Рабочее задание: Воспроизведите отрывок о поэте и царе между словами «Здесь целесообразно сделать» и «духу и воле.» включительно, заменив «Жуковский» на «Вяземский».

Здесь целесообразно сделать краткое отступление на тему «Поэт и царь». В течение длительного времени (это началось задолго до революции) Николая I изображали в виде яростного ненавистника Поэта, думающего только о том, как бы его унизить и придавить. Это, конечно, грубейшая фальсификация36, хотя вместе с тем определенные противоречия и даже несовместимость царя и Поэта были неизбежны. Очень характерна в этом отношении предсмертная фраза, которую, как считают многие, сочинил за Пушкина Жуковский: «Скажи Государю, что мне жаль умереть; был бы весь его», то есть, значит, при жизни — не был… И если даже эту фразу сочинил Жуковский, она тем более выразительна: не мог не признать и Василий Андреевич, что Поэт принадлежал иному духу и воле.

Данные:

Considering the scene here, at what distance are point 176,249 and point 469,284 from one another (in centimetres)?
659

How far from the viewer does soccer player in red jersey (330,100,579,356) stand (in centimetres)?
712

Ожидаемый результат:
Здесь целесообразно сделать краткое отступление на тему «Поэт и царь». В течение длительного времени (это началось задолго до революции) Николая I изображали в виде яростного ненавистника Поэта, думающего только о том, как бы его унизить и придавить. Это, конечно, грубейшая фальсификация36, хотя вместе с тем определенные противоречия и даже несовместимость царя и Поэта были неизбежны. Очень характерна в этом отношении предсмертная фраза, которую, как считают многие, сочинил за Пушкина Вяземский: «Скажи Государю, что мне жаль умереть; был бы весь его», то есть, значит, при жизни — не был… И если даже эту фразу сочинил Вяземский, она тем более выразительна: не мог не признать и Василий Андреевич, что Поэт принадлежал иному духу и воле.